# Understand the principle of affine transformation and python implementation code

2022-02-02 04:21:49

Affine transformation of images is often used in data enhancement of computer vision , By affine transformation, we mean rigid body transformation , That is, two parallel lines are still parallel after affine transformation , Perspective transformation is not rigid body transformation , Beyond the scope of this article . Usually flip 、 translation 、 rotate 、 Shrinkage 、 Any combination of staggered transformation belongs to affine transformation . Affine transformation can be expressed by the following formula ：

Where the rotation angle acts on a b d e,scale Act on a e, Shear transformation acts on b d, Translation acts on c f, As shown in the figure below ：

## 1. cv2.getRotationMatrix2D Detailed explanation

opencv Of cv2.getRotationMatrix2D Function can obtain the rotation transformation matrix . Enter the coordinates of the center point (centerX,centerY), Rotation Angle θ And scaling 1, give M Transformation matrix ：

$\left[ \begin{matrix} cosθ & -sinθ & (1 - cosθ) * centerX + sinθ * centerY \\ sinθ & cosθ & (1 - cosθ) * centerY + sinθ * centerX \\ 0 & 0 & 1 \end{matrix} \right]$

How is this affine transformation matrix derived ？ Affine transformation matrix adopts polar coordinate system, which is easy to reason . Let's first rotate a point based on the origin , Here's the picture , take V1 The dot rotates counterclockwise θ Angle to V2 spot , Let's first assume that the scale is 1.

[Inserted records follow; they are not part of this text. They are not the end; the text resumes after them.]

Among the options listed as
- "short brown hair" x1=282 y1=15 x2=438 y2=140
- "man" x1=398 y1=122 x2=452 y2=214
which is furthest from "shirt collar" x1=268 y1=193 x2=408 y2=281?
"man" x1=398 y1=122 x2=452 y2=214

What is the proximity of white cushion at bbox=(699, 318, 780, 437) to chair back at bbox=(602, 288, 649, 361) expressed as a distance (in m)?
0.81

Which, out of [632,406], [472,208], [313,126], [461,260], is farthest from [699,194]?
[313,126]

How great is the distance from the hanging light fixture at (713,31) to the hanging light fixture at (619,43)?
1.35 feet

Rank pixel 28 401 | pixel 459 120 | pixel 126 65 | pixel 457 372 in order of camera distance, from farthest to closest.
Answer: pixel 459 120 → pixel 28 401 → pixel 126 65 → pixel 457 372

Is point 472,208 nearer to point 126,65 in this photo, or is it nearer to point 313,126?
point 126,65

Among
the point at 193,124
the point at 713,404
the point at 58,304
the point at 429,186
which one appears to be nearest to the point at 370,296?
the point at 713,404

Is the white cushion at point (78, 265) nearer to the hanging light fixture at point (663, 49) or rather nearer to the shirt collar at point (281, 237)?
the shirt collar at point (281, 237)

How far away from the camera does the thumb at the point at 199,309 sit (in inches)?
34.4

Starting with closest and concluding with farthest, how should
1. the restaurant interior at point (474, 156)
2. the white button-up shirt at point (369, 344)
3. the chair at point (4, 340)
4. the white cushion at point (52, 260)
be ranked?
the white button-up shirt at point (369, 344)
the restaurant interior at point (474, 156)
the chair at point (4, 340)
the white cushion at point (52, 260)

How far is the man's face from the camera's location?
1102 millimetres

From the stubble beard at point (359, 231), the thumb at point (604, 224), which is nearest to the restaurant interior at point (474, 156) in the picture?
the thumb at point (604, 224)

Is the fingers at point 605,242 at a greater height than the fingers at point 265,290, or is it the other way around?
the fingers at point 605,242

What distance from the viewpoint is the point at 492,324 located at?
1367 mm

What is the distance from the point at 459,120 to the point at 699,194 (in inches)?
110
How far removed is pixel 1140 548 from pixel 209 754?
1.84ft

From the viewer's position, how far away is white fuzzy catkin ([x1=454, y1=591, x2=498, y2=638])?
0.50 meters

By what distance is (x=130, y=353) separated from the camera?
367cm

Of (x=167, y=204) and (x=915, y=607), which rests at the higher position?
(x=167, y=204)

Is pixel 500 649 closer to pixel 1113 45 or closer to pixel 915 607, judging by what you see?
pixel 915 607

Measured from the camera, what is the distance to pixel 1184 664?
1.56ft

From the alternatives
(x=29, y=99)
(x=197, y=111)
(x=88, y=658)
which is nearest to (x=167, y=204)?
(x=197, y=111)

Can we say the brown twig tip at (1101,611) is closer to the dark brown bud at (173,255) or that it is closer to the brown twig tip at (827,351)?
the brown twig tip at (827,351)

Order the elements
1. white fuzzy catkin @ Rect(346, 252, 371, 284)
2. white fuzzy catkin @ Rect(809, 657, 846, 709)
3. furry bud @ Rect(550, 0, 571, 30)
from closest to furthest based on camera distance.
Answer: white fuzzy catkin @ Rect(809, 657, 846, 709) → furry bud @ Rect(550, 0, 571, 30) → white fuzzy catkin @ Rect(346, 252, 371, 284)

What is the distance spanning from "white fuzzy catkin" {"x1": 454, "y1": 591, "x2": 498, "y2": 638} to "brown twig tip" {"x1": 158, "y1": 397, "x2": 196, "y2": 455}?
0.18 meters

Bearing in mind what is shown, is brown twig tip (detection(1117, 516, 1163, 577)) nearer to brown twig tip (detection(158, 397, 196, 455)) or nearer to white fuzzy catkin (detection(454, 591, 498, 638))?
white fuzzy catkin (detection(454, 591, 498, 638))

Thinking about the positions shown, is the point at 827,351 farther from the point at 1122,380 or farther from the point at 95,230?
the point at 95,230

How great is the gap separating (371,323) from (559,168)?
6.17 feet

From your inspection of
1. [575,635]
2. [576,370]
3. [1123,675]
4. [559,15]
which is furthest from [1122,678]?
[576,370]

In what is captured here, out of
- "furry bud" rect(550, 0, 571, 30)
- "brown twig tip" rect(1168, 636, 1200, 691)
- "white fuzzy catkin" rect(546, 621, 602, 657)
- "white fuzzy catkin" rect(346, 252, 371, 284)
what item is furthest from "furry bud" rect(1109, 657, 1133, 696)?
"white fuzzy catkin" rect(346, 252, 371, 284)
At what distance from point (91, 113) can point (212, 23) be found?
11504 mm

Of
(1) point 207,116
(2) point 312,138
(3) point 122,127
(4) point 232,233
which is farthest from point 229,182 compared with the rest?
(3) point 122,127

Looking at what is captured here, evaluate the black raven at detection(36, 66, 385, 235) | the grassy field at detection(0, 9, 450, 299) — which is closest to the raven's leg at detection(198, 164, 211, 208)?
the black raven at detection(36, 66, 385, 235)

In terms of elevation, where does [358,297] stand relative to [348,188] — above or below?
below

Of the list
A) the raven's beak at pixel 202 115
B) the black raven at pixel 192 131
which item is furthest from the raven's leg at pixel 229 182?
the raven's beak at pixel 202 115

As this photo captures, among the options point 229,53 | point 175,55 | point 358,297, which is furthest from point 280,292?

V1 The angle between the point and the origin line and the horizontal line a,V2 The angle between the point and the origin line and the horizontal line b=a+θ. Calculate the rotation transformation matrix ： remember V1=(x1, y1), V2=(x2, y2)

But usually we rotate based on the center point , If you need to go around any point （tx,ty） rotate , We can
1. First translate the rotation point to the origin
2. Then perform the above rotation operation
3. Press 1 The reverse operation of translation goes back
You can get the transformation matrix of rotating points around any point ：

## 2. warpAffine operation

### 2.1 obtain M Affine transformation of matrix

Get the transformation matrix M, Each point of the image is M The rotated image can be obtained by transformation , This step can be done by opencv Of warpAffine obtain . But through the above operation , After rotation, the large image will lose information , As shown in the figure below ：

### 2.2 Expand the canvas

With the same canvas size , There will be some images beyond , Display incomplete , So we need to expand the canvas to ： The new height is composed of two blue lines in the picture :new_H=int(w∗abs(sin(radias(angle)))+h∗abs(cos(radias(angle))))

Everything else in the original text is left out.